Daar zijn er die verzekeren dat men het rouw vlees met de bladeren van Scordium goed omwonden en bedekt een tijd lang goed en zonder stinken of bederven kan bewaren’.
8. uit www.anjastuin.nl
Teucrium hyrcanicum, L. (Hyrcana, Perzische landstreek aan de zuidkust van de Kaspische Zee)
Eivormig/langwerpige bladeren met meestal hartvormige voet zijn stomp en gekarteld, wat rimpelig, achterkant zacht behaard.
Opstaande stengels zijn vertakt en behaard, aan de voet houtachtig.
Eindstandige 10-20cm lange, aarvormige trossen vat purper/roze bloemen en behaarde kelk in augustus/september.
Uit N. Perzië wordt 30-50cm hoog.

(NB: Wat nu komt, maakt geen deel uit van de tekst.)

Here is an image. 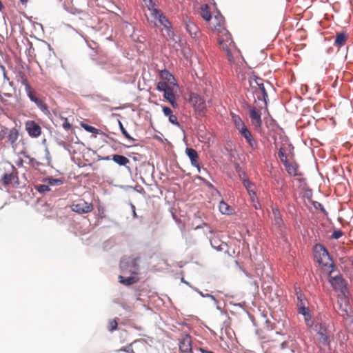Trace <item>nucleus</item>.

Is beschreven in 1763. ‘Purple Tails’.
Planten.
Planten in lichte kalkgrond op beschutte en vrij droge, zonnige plaatsen. Op vochtige gronden groeien ze beter maar zijn tegen de winter onvoldoende afgerijpt.
Vermeerderen door scheuren, uitlopers en stekken in augustus/september met 0.5% ibz of zaaien bij 20 graden.
Neem een topstek in februari (ook in juli) van 6cm, verwijder het onderste bladpaar, en steek dit in 1 % ibz groeistofpoeder, afkloppen van het stekje. Planten in 3 delen gezeefde turfgrond en 1 deel scherp zand, aangieten, plastic erover heen en elke week even controleren op vochtigheid, droogte en schimmels. Laat het plastic er dan een paar uur af zodat het blad wat opdroogt en bedek het dan weer. De luchtvochtigheid is hoog genoeg als het plastic bedekt is met waterdruppeltjes, je kan de plant dan niet zien. De waterdruppeltjes houden ook ultraviolette stralen van de zon tegen, op droge plekken komt de zon er door en verbrandt het gewas. Je kan ook een halvarinebakje nemen, een paar cm. stekgrond erin, (dat is gezeefde potgrond zonder mest) plastic eroverheen en vastbinden met een elastiekje Na enkele weken/maand is het stek geworteld, de plant begint dan te groeien, langzamerhand meer luchten en tenslotte het plastic eraf halen. Oppotten, is in de herfst leverbaar. In buiten brengen na de ijsheiligen, half mei.